Antibiotic resistance is a serious global problem. The World Health Organization has called the spread of resistant strains “the greatest and most urgent global risk, requiring increased attention”. Alongside efforts to eliminate the unnecessary use of antibiotics, new drugs are urgently needed to augment our existing arsenal. Short protein fragments called antimicrobial peptides, or AMPs, are a potential alternative to conventional antibiotic pharmaceuticals, and can directly inhibit the functions of bacteria and/or activate the host’s immune system. Furthermore, compared to conventional antibiotic drugs, it is more difficult for bacteria to evolve resistance to AMPs.

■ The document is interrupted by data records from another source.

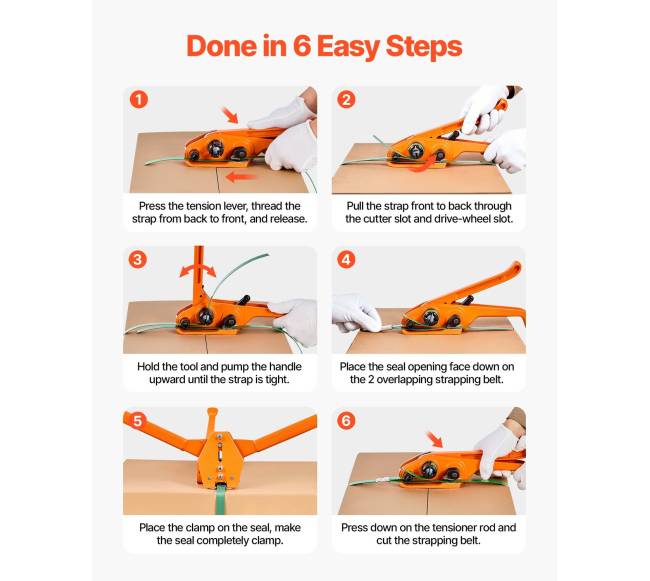 Done in 6 Easy Steps

1

Press the tension lever, thread the strap from back to front, and release.

2

Pull the strap front to back through the cutter slot and drive-wheel slot.

3

Hold the tool and pump the handle upward until the strap is tight.

4

Place the seal opening face down on the 2 overlapping strapping belt.

5

Place the clamp on the seal, make the seal completely clamp.

6

Press down on the tensioner rod and cut the strapping belt.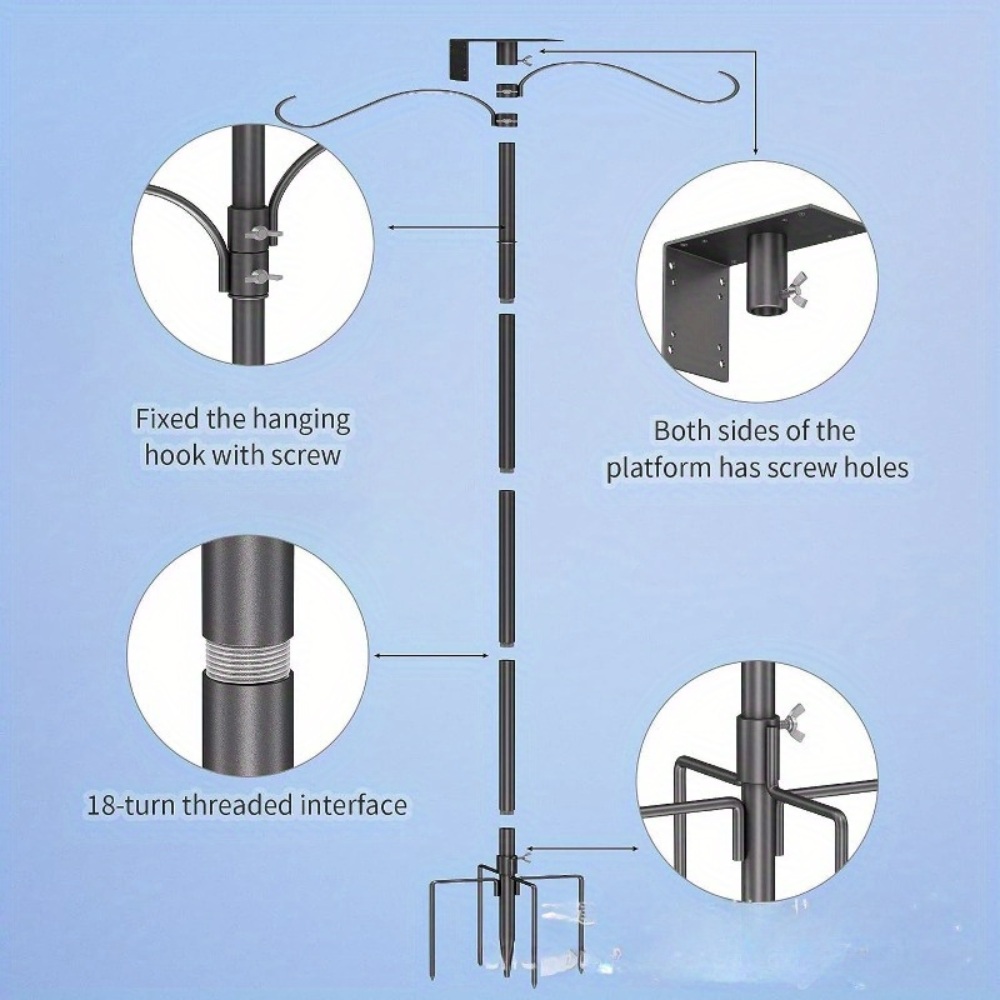 Fixed the hanging hook with screw

Both sides of the platform has screw holes

18-turn threaded interface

Researchers from BC Cancer’s Genome Sciences Centre and the University of Victoria, armed with the bullfrog genome and cutting-edge computational tools, have developed a faster and more effective method to identify and isolate new AMPs. They tested a list of 31 candidates and found at least one active AMP against each target, including multidrug resistant microbes, or superbugs, which are of particular concern for immuno-comprised patients such as cancer patients undergoing chemotherapy.
This study represented the first step of optimized AMP design with improved consistency, reproducibility, stability and activity, and demonstrated mining genomic resources as an enabling approach. This project has led to a successful Genome Canada LSARP application in 2018 and a spin-off biotech company that will help with the commercialization of the results.